SCAFA. Ci sono voluti due giorni per liberare uno stabile, costituito da tre unità abitative, situato in corso Primo Maggio nel centro di Scafa, di cui uno solo era ancora occupato. L'operazione si è...

SCAFA. Ci sono voluti due giorni per liberare uno stabile, costituito da tre unità abitative, situato in corso Primo Maggio nel centro di Scafa, di cui uno solo era ancora occupato. L'operazione si è resa necessaria a seguito di un’ordinanza di sgombero firmata dal sindaco Maurizio Giancola, dopo aver verificato che l'edificio presentava gravi carenze strutturali ed igienico sanitarie. Inoltre nei mesi scorsi lo stabile è stato oggetto di un'attività di prevenzione e controllo da parte dei carabinieri della compagnia di Popoli, poiché in una delle tre unità vivevano persone sottoposte a misure restrittive disposte dall'autorità giudiziaria.

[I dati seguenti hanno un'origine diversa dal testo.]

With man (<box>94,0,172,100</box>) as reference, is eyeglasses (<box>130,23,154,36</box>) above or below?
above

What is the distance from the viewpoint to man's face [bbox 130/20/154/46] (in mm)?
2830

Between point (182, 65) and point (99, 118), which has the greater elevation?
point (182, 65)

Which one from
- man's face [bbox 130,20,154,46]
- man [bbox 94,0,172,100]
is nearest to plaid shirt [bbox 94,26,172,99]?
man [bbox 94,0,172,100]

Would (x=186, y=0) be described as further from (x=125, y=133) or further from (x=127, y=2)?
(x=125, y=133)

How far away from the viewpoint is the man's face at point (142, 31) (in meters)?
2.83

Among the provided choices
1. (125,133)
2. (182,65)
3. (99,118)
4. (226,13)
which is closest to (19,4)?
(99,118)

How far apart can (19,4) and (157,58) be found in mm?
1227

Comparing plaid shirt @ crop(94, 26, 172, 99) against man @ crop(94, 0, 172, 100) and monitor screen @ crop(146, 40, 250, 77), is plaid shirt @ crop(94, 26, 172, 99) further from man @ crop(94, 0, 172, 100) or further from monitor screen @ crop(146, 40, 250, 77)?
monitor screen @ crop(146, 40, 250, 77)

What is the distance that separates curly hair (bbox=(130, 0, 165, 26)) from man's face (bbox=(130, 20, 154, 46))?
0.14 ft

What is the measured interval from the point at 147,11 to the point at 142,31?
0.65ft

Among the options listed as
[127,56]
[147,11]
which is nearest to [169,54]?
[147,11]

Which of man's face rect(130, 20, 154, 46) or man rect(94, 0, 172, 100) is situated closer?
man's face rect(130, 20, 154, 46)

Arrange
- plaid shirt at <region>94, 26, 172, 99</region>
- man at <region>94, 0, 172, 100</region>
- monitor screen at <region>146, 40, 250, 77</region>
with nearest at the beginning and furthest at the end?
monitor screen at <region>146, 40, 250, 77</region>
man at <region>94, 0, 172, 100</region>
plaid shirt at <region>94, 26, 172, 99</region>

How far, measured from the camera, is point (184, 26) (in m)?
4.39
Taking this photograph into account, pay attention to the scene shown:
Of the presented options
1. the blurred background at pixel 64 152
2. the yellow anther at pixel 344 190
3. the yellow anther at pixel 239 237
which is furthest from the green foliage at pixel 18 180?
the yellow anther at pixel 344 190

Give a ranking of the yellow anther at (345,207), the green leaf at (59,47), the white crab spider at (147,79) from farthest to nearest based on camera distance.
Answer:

Il provvedimento era necessario, come riscontrato nelle relazioni stese dagli agenti dei Vigili del fuoco, dagli stessi carabinieri, dai funzionari della Asl e dell'Ufficio tecnico, sollecitati a eseguire i sopralluoghi di competenza finalizzati ad accertare le condizioni di abitabilità. In esse venivano segnalate gravi criticità strutturali al tetto e lacune di carattere igienico-sanitario. Di qui la decisione di revocare l'agibilità delle unità, di ordinare l'esecuzione dei lavori di rifacimento del tetto e di risanamento e la messa in sicurezza della parte dell'edificio interessata ai lavori. Infine, di procedere allo sgombero. (w.te.)